Exercise requirements -> Everything in the data except the pictures belongs in your answer, copied exactly.

━━━ Record extracts ━━━

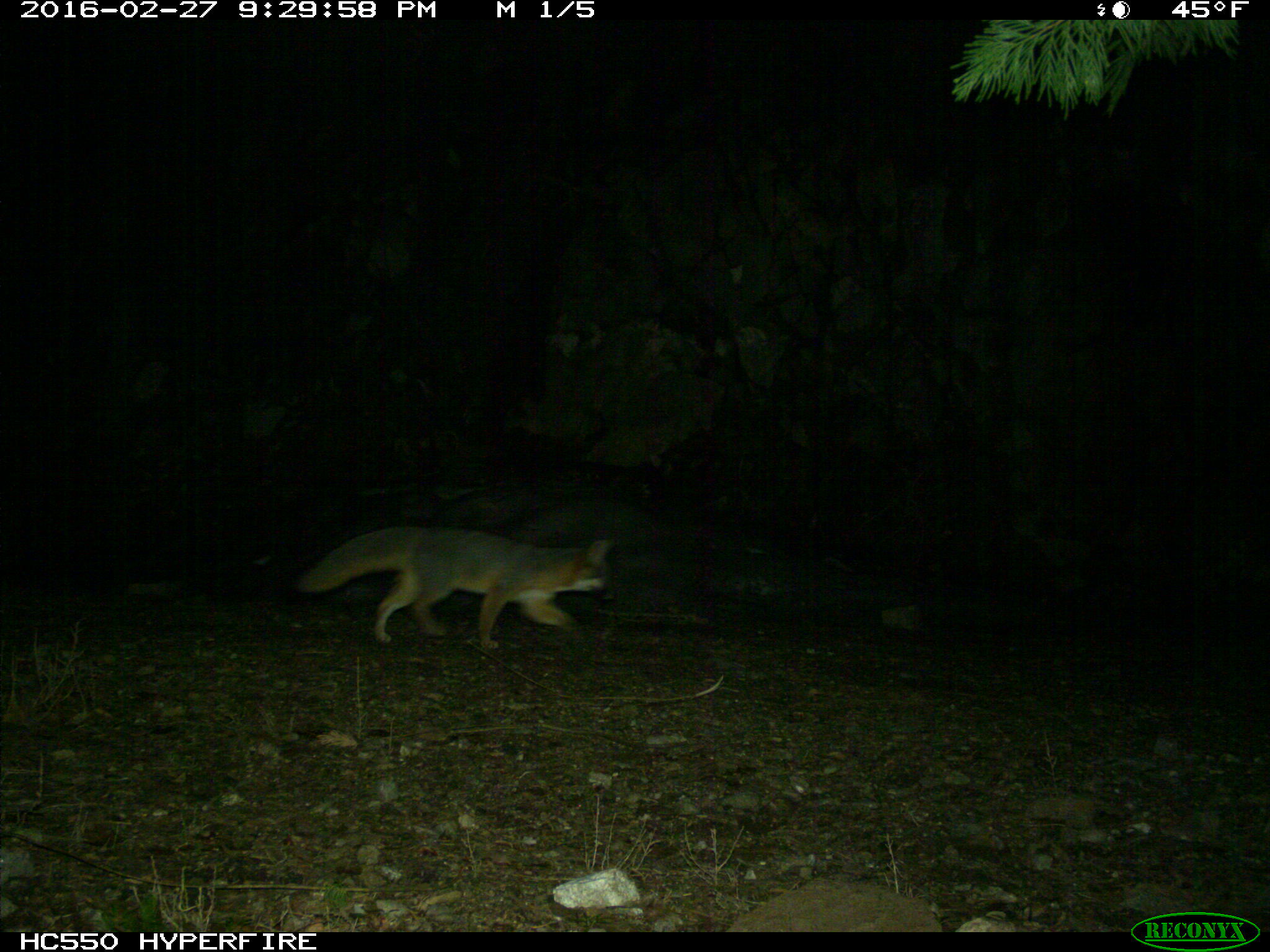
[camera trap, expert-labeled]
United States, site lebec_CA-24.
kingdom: Animalia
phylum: Chordata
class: Mammalia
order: Carnivora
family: Canidae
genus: Urocyon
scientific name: Urocyon cinereoargenteus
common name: gray fox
Urocyon cinereoargenteus (gray fox).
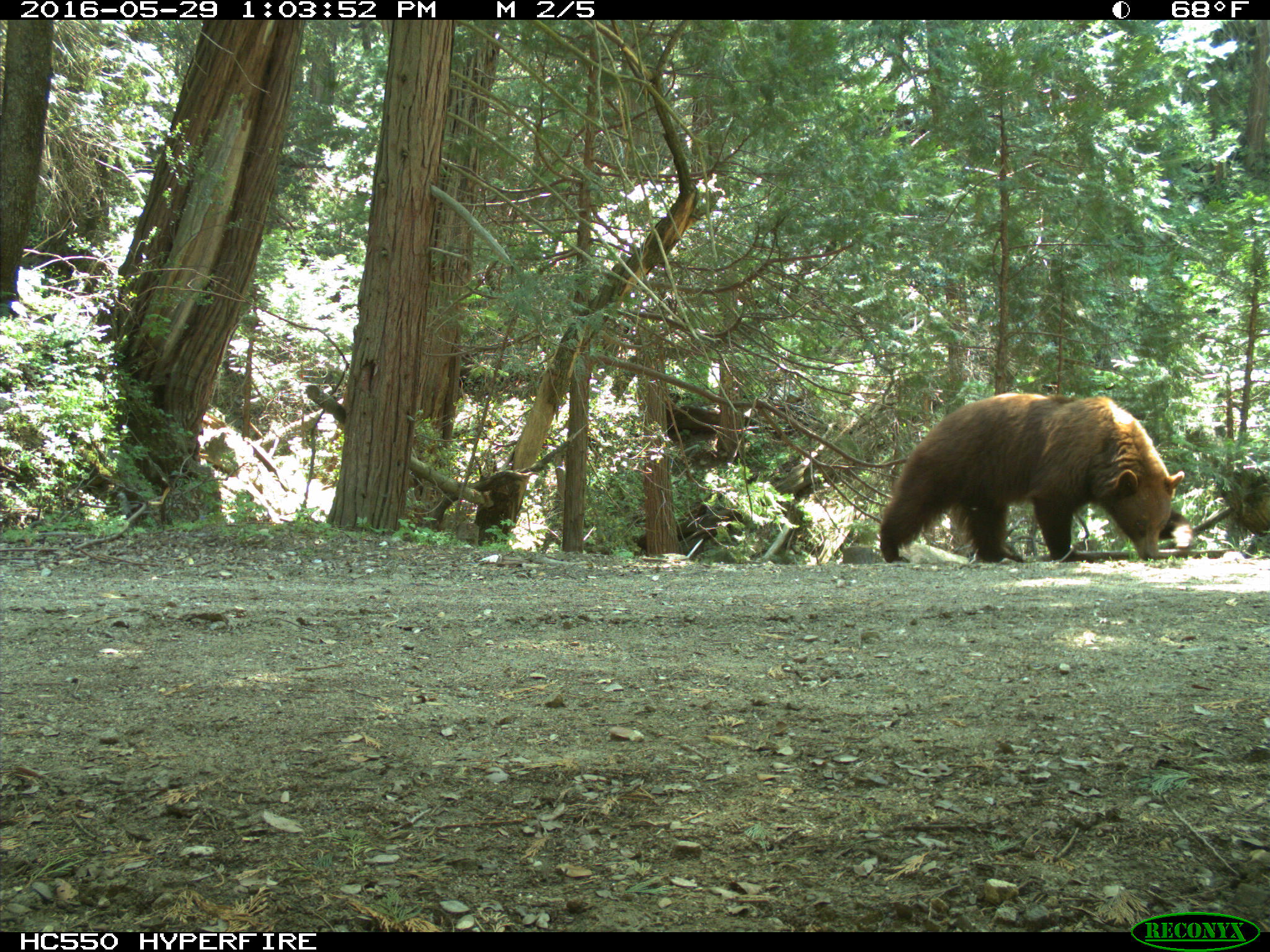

━━━

Exercise answer ->
[camera trap, expert-labeled]
United States, site lebec_CA-24.
kingdom: Animalia
phylum: Chordata
class: Mammalia
order: Carnivora
family: Canidae
genus: Urocyon
scientific name: Urocyon cinereoargenteus
common name: gray fox
Urocyon cinereoargenteus (gray fox).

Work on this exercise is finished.